The development team behind data.table is committed to continuously improving its performance. Over the years, several major version changes have been introduced, aiming to enhance speed and efficiency. These changes include algorithmic optimizations, memory management improvements, and enhancements to parallel processing capabilities. Upgrading to the latest version ensures that users can leverage the most recent performance enhancements.

Why do we run performance tests on GitHub commits?

Running performance tests on GitHub commits helps maintain a high-performance standard for the package, detect and fix performance regressions, optimize code, validate performance improvements, ensure consistent performance over time and to encourage confidence in code contributions from new people.

It is an essential practice to deliver a performant and reliable package to end-users.

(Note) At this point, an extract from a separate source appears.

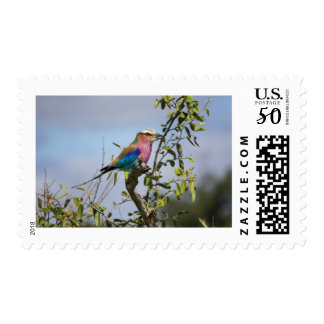 Lilac-Breasted Roller, Africa, Postage Stamp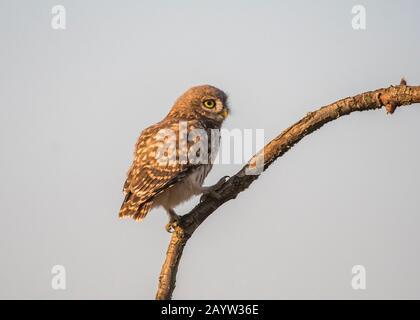 Owl little (Athene noctua), sitting on a branch, Hortobágy National Park, Hungary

Benchmarking for performance evaluation

To evaluate data.table performance, it is essential to employ benchmarking methodologies. The approach I used utilizes the atime_versions function from the atime package, which measures the actual execution time of specific operations. This function allows for accurate comparisons between different versions of the data.table package, by benchmarking against time and memory usage and giving a graphical visualization of the results.

Details of the performance tests

The primary function atime_versions has six main arguments:

  1. pkg.path: This argument specifies the location on your system where you have stored a git clone of the data.table package.

  2. pkg.edit.fun: The default behavior of pkg.edit.fun is designed to work with Rcpp packages and involves replacing instances of “PKG” with “PKG.SHA” in the package code. Any occurrences of the string “PKG” within the package code will be replaced with “PKG.SHA”, where “SHA” represents the commit SHA/ids associated with the version being installed.

  3. N: This argument determines the number of iterations for the benchmarking process. It is a sequence of numbers that define different data sizes to test the performance of the operation.

  4. setup: This section contains the setup code for generating the dataset used in the benchmarking process, the setup is determined by the value of N.

  5. expr: This section contains the expression that represents the operation being benchmarked. It uses the data.table::[.data.table`` syntax to perform the operation on the dataset.

In the given syntax data.table::`[.data.table`, the first part data.table:: installs and loads different versions of the data.table package based on the specified commit ids. Hence, data.table:: will be translated to data.table.SHA1:: for some version hash SHA1. Following that, the expression specified within `[.data.table `` is executed on each installed version. This process is repeated for all the specified commit IDs in the code.

For example:

data.table.ec1259af1bf13fc0c96a1d3f9e84d55d8106a9a4:::`[.data.table`(DT, , .(v3=mean(v3, na.rm=TRUE)), by=id3, verbose=TRUE)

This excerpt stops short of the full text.